UK indie-punk/emo collective itoldyouiwouldeatyou are delighted to reveal the innovative new video for their latest single ‘Young American’ which is out now on all good digital service providers.

The track is the latest to be taken from the band’s debut album Oh Dearismset for release on 16th November 2018 this year via Alcopop! Records x Failure By Design Records, and will be the follow up to their much-lauded Get Terrified EP.

itoldyouiwouldeatyou will also be supporting Japanese math-rock band Tricot and Berlin art-rockers Art Brut on a handful of very rare UK headline date appearances later this year.

The video was created by long-term collaborators Jess and Oli, aka Clumsy Bodies—an LGTBQIA art collective who work closely with the band on much of their visual output—and utilises screen capture and social media to create an immersive world-within-a-digital-world.

Commenting on the themes behind the video, Jess says: “The video mainly looks at pranks through the lens of kinship: that those who prank together are willing to lay their bodies on their line for the prank, but they all have each others backs during it. There’s also a darker side to pranks that Oli (Clumsy Bodies co-parent) brought up: that pranks—particularly those that do untold physical damage—are acts of public self-harm hidden in plain sight. Kids hurt themselves by accident, and we watch. We let the song narrate this particular aspect.

“I’ve wanted to shoot something purely on screens for a while now, and it seemed to fit Young American. Our lives are curated by social media, so it felt more natural to document this story through these screens. However, we underestimated how demanding this made production, particularly as we wanted all the footage to be real. We often feel cheated by screen replacements in films and tv shows. It’s hard to artificially replicate that blue glow laptop screens bathe our faces in; a glow that feels as natural to see on our cheeks as blushing.”

For authenticity, the pair set up fake Instagram accounts, email accounts, and filmed actual videos both on the wristwatch YouTube account and for horndog (that are all open to the public to watch, if you can find them). The incoming texts and facetime calls were made out of shot so it was all happening live, making screen-recording the video a sort of dance—each closed tab or moment a text would come in was choreographed and rehearsed ad nauseam.

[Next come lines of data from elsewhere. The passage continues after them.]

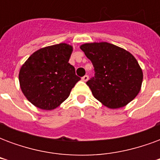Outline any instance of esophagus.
Segmentation results:
<instances>
[{"label":"esophagus","mask_w":160,"mask_h":160,"mask_svg":"<svg viewBox=\"0 0 160 160\" xmlns=\"http://www.w3.org/2000/svg\"><path fill=\"white\" fill-rule=\"evenodd\" d=\"M88 79H89V76H88V75H87V74H86V75H84V76L82 77V80H83V81H85V82H86V81H87V80H88Z\"/></svg>","instance_id":"obj_1"}]
</instances>
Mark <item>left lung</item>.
Instances as JSON below:
<instances>
[{
	"instance_id": "8db88e82",
	"label": "left lung",
	"mask_w": 160,
	"mask_h": 160,
	"mask_svg": "<svg viewBox=\"0 0 160 160\" xmlns=\"http://www.w3.org/2000/svg\"><path fill=\"white\" fill-rule=\"evenodd\" d=\"M80 49L93 65L94 76L87 84L96 99L118 109L137 96L143 73L131 53L106 42L84 43Z\"/></svg>"
}]
</instances>
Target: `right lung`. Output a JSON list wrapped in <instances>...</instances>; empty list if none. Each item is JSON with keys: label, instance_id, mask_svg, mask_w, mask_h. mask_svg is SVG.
I'll use <instances>...</instances> for the list:
<instances>
[{"label": "right lung", "instance_id": "obj_1", "mask_svg": "<svg viewBox=\"0 0 160 160\" xmlns=\"http://www.w3.org/2000/svg\"><path fill=\"white\" fill-rule=\"evenodd\" d=\"M73 47L68 43L48 46L37 50L19 70L21 91L36 107L51 111L68 98L80 80L68 61Z\"/></svg>", "mask_w": 160, "mask_h": 160}]
</instances>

“What I found fun,” continues Jess, “or at least, by my definition of fun—was using Google maps to depict first person perspective. We took the protagonist on a virtual American road trip via google maps, particularly looking at the artifices Americana leaves behind, such as the massive cowboy boots in Texas. There was something distancing about it when contrasted with the actual surroundings the protagonist found themselves in, like a disused football ground in South London. It’s a kind of distance that forces this great divide between what we have, and what we are told we can have. That even on the edge of it, with our arms stretched, we cannot touch. But, exhausted, we leave our arms dangling, willing the gap to close. So, yeah, we’re all Americans now.”

Co-creator Oli adds: “We were also thinking about the resignation we seem to face with rejections, that dreams are crushed in an onslaught of emails in a way that grinds down your drive. We wanted to take the way that people are brought up on competition and counter that with figures that are persevering with belief in each other, openness and support.”